EXERCISE TASKS ->
**1.** Answer these questions about the passage on Joy's Medical Assistance coverage:
(a) In what month and year did Joy qualify for Medical Assistance?
(b) In what month and year did Joy age out of Birth-to-Three?
(c) Besides Birth-to-Three billing MA, what else did the family get from the MA card?
**2.** Resume the passage on Joy's Medical Assistance card, writing on from its final sentence.

SOURCE DOCUMENT ->
= = = = = = =

The other side of that story is more forehead-slapping than gleeful. Joy actually qualified for Medical Assistance in April 2007, when we went on the waiting list for the intensive autism therapy that she's finally now receiving. We were excited to qualify because we thought we'd need that support to fund some therapy in between the time she aged out of Birth-to-Three (May 2007) and the time she got picked up by the school district (September 2007). But then we actually got our regular insurance to cover speech and occupational therapy for the summer. The only things we ended up doing with that MA card were that Birth-to-Three pounced upon the chance to bill MA instead of absorbing April & May's therapies themselves, and that we got a discounted annual membership to the local children's museum.

= = = = = = =

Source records
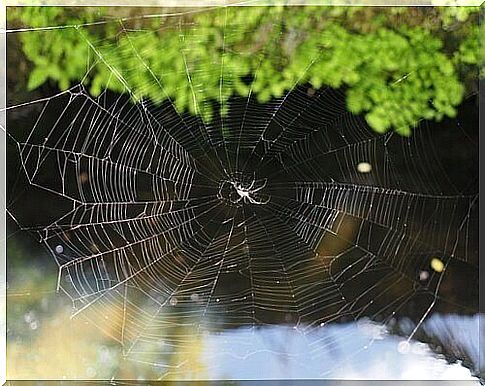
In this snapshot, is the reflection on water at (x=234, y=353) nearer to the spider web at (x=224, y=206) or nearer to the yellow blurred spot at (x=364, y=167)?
the spider web at (x=224, y=206)

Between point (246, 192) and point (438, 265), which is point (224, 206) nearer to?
point (246, 192)

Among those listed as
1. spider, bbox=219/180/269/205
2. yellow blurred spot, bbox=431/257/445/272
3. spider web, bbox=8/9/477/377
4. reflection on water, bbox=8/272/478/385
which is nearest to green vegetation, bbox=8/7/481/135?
spider web, bbox=8/9/477/377

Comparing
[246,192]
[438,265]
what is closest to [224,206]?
[246,192]

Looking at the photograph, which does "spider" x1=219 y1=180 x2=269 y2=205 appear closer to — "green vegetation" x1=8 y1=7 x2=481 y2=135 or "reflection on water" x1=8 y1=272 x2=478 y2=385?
"green vegetation" x1=8 y1=7 x2=481 y2=135

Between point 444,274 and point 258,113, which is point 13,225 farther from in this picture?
point 444,274

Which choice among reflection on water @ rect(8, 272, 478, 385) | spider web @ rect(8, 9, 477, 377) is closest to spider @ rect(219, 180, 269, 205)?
spider web @ rect(8, 9, 477, 377)

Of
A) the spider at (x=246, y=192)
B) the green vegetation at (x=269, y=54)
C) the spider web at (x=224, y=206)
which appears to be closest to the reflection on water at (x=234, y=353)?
the spider web at (x=224, y=206)

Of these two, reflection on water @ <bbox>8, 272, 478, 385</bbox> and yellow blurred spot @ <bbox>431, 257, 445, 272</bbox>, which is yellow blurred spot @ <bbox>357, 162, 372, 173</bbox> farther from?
reflection on water @ <bbox>8, 272, 478, 385</bbox>

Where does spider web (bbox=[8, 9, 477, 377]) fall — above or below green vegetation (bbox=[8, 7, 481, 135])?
below

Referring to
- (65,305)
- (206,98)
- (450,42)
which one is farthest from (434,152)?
(65,305)

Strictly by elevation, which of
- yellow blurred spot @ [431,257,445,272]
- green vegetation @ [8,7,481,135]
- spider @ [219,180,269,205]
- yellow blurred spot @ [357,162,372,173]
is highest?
green vegetation @ [8,7,481,135]
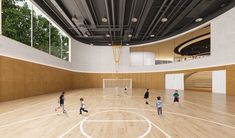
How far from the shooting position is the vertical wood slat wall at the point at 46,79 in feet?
36.7

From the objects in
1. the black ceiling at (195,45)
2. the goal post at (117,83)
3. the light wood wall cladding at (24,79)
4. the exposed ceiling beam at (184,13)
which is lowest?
the goal post at (117,83)

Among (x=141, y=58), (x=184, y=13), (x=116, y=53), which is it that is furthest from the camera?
(x=141, y=58)

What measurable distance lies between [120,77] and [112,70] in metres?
1.82

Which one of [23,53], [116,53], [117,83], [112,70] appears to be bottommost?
[117,83]

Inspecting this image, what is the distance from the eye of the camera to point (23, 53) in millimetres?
12789

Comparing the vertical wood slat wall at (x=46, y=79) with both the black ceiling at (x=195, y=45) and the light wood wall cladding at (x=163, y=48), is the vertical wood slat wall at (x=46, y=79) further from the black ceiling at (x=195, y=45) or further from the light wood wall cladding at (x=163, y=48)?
the black ceiling at (x=195, y=45)

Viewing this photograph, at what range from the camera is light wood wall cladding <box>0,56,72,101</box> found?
35.8ft

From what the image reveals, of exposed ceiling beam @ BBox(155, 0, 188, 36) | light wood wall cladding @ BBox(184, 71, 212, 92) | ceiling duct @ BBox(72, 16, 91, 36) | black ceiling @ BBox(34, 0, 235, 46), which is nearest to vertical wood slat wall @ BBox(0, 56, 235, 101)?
light wood wall cladding @ BBox(184, 71, 212, 92)

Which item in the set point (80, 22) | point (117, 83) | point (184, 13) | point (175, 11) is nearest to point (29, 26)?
point (80, 22)

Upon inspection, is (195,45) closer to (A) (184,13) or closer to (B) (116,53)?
(B) (116,53)

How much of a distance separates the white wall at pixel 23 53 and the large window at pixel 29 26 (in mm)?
491

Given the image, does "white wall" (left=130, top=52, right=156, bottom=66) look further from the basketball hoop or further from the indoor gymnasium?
the basketball hoop

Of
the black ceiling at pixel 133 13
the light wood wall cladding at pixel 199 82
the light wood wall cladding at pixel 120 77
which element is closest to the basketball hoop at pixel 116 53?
the light wood wall cladding at pixel 120 77

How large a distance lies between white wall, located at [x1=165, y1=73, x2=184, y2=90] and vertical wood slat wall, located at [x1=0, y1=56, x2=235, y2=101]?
2.39 feet
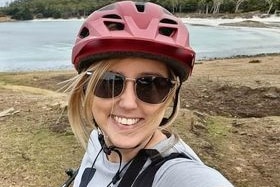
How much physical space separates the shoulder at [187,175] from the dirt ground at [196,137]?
4307 mm

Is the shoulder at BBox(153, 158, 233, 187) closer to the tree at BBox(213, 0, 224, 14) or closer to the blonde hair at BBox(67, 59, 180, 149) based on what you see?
the blonde hair at BBox(67, 59, 180, 149)

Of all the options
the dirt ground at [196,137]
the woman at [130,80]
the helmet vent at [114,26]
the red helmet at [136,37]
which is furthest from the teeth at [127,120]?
the dirt ground at [196,137]

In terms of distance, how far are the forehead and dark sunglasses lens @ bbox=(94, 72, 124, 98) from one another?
33 mm

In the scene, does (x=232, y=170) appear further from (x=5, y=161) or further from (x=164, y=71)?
(x=164, y=71)

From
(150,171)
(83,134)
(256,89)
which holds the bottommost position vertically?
(256,89)

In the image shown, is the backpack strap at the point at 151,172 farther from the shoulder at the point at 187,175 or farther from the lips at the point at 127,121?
the lips at the point at 127,121

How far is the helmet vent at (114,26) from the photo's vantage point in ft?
7.30

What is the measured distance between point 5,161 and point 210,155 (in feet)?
8.64

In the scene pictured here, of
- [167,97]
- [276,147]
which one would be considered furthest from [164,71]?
[276,147]

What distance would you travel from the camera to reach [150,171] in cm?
190

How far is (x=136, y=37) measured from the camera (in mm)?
2113

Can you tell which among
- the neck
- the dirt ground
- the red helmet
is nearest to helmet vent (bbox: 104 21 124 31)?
the red helmet

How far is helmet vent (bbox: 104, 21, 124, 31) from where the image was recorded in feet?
7.30

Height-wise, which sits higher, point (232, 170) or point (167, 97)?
point (167, 97)
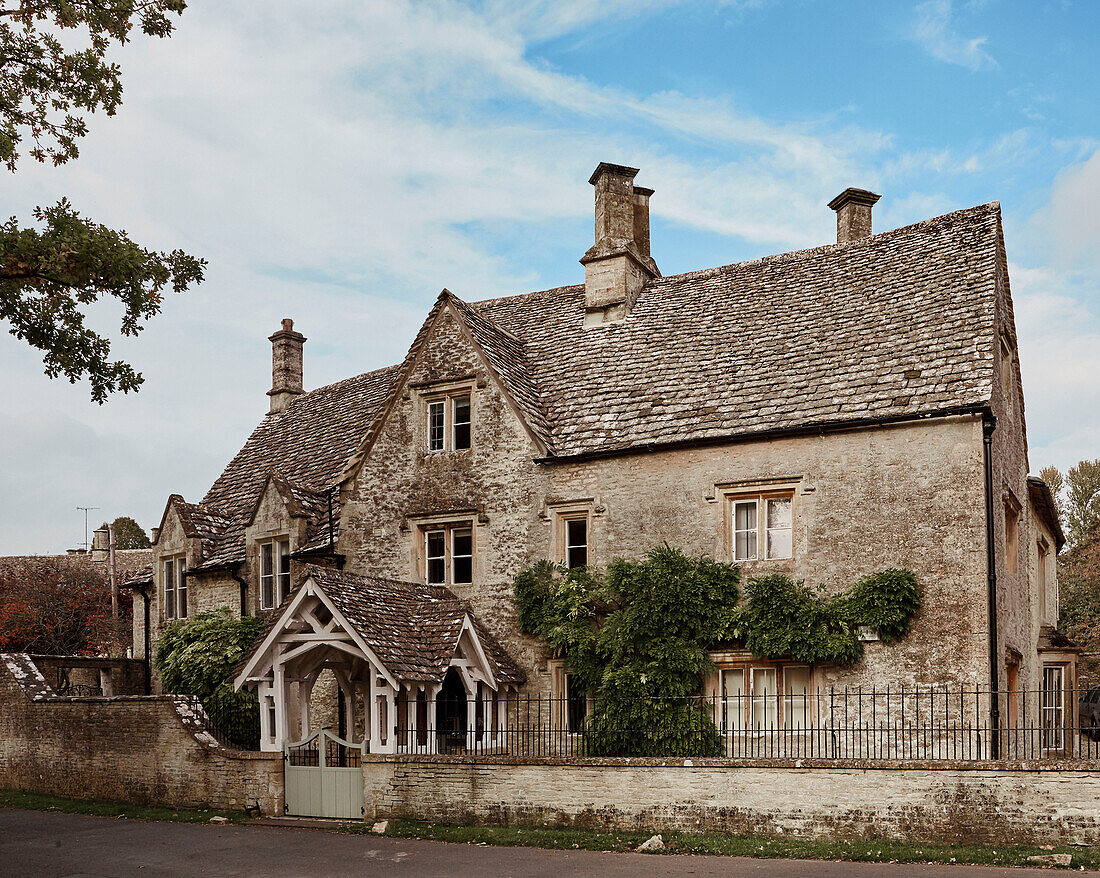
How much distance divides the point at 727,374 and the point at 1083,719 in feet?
62.9

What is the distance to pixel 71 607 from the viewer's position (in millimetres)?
58750

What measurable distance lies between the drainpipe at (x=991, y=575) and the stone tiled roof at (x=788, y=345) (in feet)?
1.95

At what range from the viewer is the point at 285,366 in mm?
36688

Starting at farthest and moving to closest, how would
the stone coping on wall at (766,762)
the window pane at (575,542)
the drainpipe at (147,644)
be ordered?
the drainpipe at (147,644) < the window pane at (575,542) < the stone coping on wall at (766,762)

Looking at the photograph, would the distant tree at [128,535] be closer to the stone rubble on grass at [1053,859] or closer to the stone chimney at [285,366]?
the stone chimney at [285,366]

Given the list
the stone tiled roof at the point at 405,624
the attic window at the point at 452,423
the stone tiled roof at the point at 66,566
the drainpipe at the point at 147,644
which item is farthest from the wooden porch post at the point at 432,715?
the stone tiled roof at the point at 66,566

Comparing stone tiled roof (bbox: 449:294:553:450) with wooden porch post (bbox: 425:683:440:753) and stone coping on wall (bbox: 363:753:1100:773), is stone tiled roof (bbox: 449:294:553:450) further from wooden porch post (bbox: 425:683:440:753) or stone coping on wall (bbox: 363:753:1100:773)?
stone coping on wall (bbox: 363:753:1100:773)

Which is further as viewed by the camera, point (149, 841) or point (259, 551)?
point (259, 551)

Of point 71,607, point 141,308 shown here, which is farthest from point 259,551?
point 71,607

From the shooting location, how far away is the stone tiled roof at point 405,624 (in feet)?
62.4

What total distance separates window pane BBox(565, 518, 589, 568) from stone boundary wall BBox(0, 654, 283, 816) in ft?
22.3

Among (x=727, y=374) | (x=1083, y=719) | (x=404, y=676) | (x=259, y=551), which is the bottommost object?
(x=1083, y=719)

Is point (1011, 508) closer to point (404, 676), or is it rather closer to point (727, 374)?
point (727, 374)

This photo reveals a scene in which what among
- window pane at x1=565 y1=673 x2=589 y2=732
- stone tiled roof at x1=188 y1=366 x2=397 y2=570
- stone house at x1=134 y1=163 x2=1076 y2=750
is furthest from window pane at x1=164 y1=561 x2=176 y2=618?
window pane at x1=565 y1=673 x2=589 y2=732
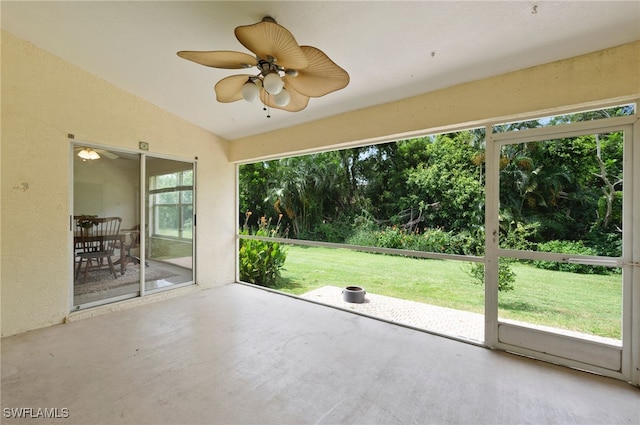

= = = = = = =

ANSWERS ->
**1.**
(a) April 2007
(b) May 2007
(c) A discounted annual membership to the local children's museum

**2.**
Then July 2008, when we came to the top of the waiting list, we got a new county caseworker. In our first meeting, she told me that MA would cover the co-pays for Joy's epilepsy meds, plus now that Joy was four, diapers would be covered too. Well, we hadn't missed too many potentially-covered months on the diaper front since she just turned 4 at the end of May. But the co-pays, that we'd been ponying up all this time! It turned out that we even could have back-billed those co-pays for an entire year, but for the fact that we'd been good consumers and had used pre-tax dollars through a Flexible Spending Account. So we couldn't go back and double-dip.
How do you know what it is that you don't know?
I went to a wonderful informational meeting the other day. It was held at the agency that runs our town's Birth-to-Three program, and featured a speaker from our Regional Children and Youth with Special Health Care Needs (CYSHCN) center. I'd never heard of the center before, or at least hadn't remembered it due to its awful crunchy unmemorable name. However, it turns out that it's a government-funded information service (read: no cost for the call) where parents can call to learn about local resources for their kids with special needs. The resource person gives you suggestions about available services, and then follows up with you later to see what success you've had accessing those services.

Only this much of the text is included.